Familles italiennes : 1 la tosco- latine ; 2 la napolitaine ;
3 la sicilienne ;4 la vénitienne ;5 la génoise qui sert à relier la
langue italienne au gallo- italique que
le prince regarde comme une langue indépendante dérivée du latin, sœur de
l’italien, du sarde non- septentrional ou sarde propre, de l’espagnol, du
portugais,du valaque ou roumain, du français,du catalan qu’il sépare du
provençal, du provençal, du grison dont
il sépare le frioulan ,
A La branche toscano- romaine comprend :
a) le toscan qui est la base de l’italien dans sa variété florentine ;
b) l’arétin (Arezzo,
Cortone, etc .)
c) le pérugin et le sicilien ;
d) l’ombre (Spolète, etc.)
e) le dialecte de la région d’Ancône (excepté Ascoli
et quelques autres localités) ;
e) le
romain ;
f) le dialecte d’Aquila ;
g) le corse d’en
deçà des monts, dans ses variétés de Corte, d’Alessani (avec son o final au lieu de u), de Bastia, de Rogliano,
etc ;
B Lla branche
sardo- corse, qui est représentée par le dialecte sarde septentrional de
Sassari et par ses codialectes, le sarde septentrional de Tempio et le corse d’au-delà des
monts parlé à Ajaccio, à Sartène, à Bonifacio, etc.
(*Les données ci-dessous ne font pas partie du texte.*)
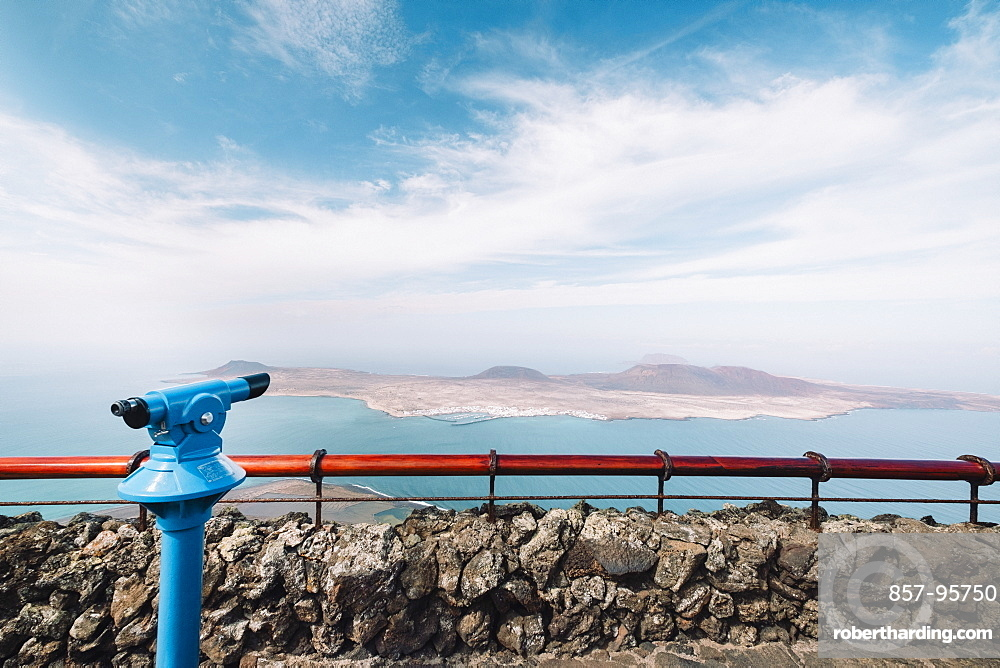 View of Mirador del Rio viewpoint binoculars with Island of La Graciosa in background, Mirador del Rio, Lanzarote, Spain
Les deux dialectes corses, quoique appartenant à
deux branches différentes de la même famille, servent toutefois à les relier,
car il est évident que si le corse d’Ajaccio se rapproche du sarde de Tempio,
beaucoup plus que du sicilien proche du pérugin, il ressemble aussi au corse de
Corte qui, à son tour, est presque un dialecte toscan. C’est par le système phonétique
que les deux dialectes corses se distinguent. C’est ainsi que la finale i des
singuliers ; le son particulier (une cacuminale) que, faute de signe, on exprime tantôt par
dd, tantôt par dr ; la fréquence de l’autre son [ghj ], propre au sarde de
Tempio et au corse d’Ajaccio,séparent, du moins dans leur ensemble et dans la
majorité de leurs variétés, le dialecte d’au-delà de celui d’en- deçà des
monts.
Mon père né à Ajaccio , mon grand-père né à Vezzani, ma grand-mère née à
Pancheracci et qui ne parlait pas français
et ne savait pas écrire avaient
pour langue maternelle une parlure d’au-delà des monts. Pour eux, le
corse était leur langue maternelle, mais aujourd’hui je crains que le corse ne
soit devenu un argot, c’est-à-dire un moyen de communiquer sans être compris
des témoins indésirables.
Les publications
en corse du prince et de Matteï.
Matteï publia en 1867 dans l’Avenir de la Corse un recueil
de proverbes corses précédé d’une introduction générale sur la parlure corse.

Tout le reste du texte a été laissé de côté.